» **Text provided**:
────────────────────

JackFavell wrote:If he came in like John Wayne, it wouldn't be a story about hard decisions. It wouldn't be a story about US and what we would do. A lone man standing up against a mob with a shaky voice.... that is a powerful example for us.


Duke fan that I am, a little sliver of me WISHED for him to "magically appear" and make it all work out... ha. But I DO agree it is a much more powerful example TO the audience to see the struggle that Fonda had to face. It makes it a more relevant "lesson" in the end.

And PS Miss Maven... I will see your "SyFy example" and raise you one...ha.

As I was reading your thoughts about Darwell's character it set me to thinking. She was DEFINITELY a hard case and you are likely right that even in the face of the truth, she would not be one who would ever admit to her wrong doing. And it made me think of a documentary I once saw on The Discovery Channel (I think) about crop circles... and you had basically three camps... people who BELIEVED in the space aliens... people who did NOT... and people who just wanted "answers" one way or the other.

The people who did NOT believe in the aliens even went so far as to PROVE that it is possible to make a VERY good crop circle.. w/ all the fancy swirls and designs... and do it w/out leaving ANY trace evidence or busting up the corn... AND do it TOTALLY undetected in the middle of the night while being filmed w/ infrared cameras. They photographed these guys from close up and far away... as they were making the crop circle. From the close up shots they were able to show how these guys used wooden boards and ropes and such to make the design.... and then they also filmed it from a distance (and from a couple of different angles) and the corn was SO dense... and they were SO quiet... if you had not known they were there... you'd have NEVER known they were there. There was NO sign of them in the corn at all, but they were there all the same... making their lovely little crop circle.

────────────────────

» **Objective**:
Answer these questions about the forum post above:
1. In the quoted remark at the start, who stands up against a mob?
2. On which channel does the writer think the crop circle documentary was shown?
3. What do the close-up shots show the men using to make the design?

» **Given information**:
────────────────────

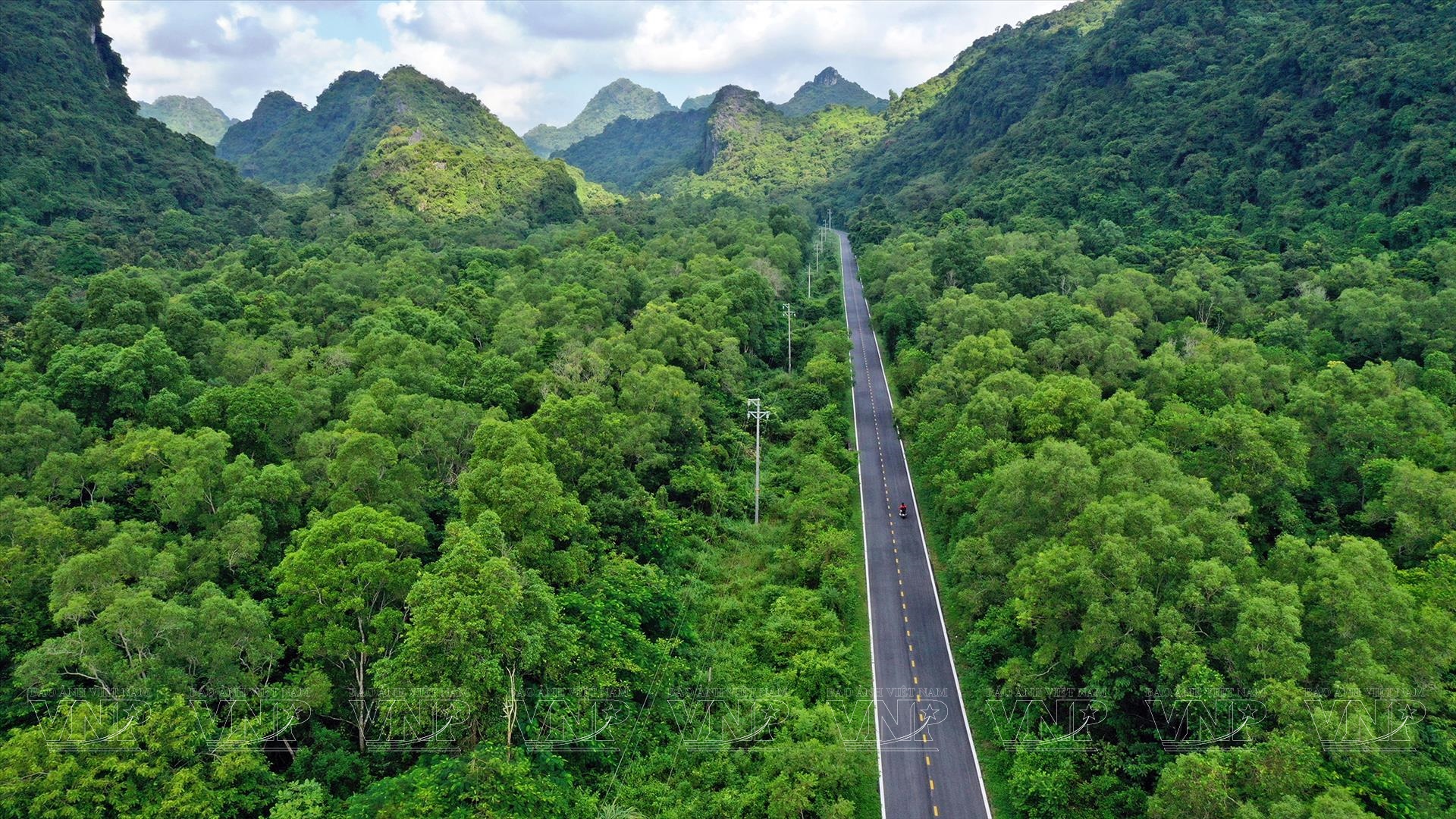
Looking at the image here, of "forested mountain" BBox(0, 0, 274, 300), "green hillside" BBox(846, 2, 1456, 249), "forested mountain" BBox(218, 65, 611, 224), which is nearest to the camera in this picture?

────────────────────

» **Full solution**:
1. A lone man with a shaky voice.
2. The Discovery Channel.
3. Wooden boards and ropes.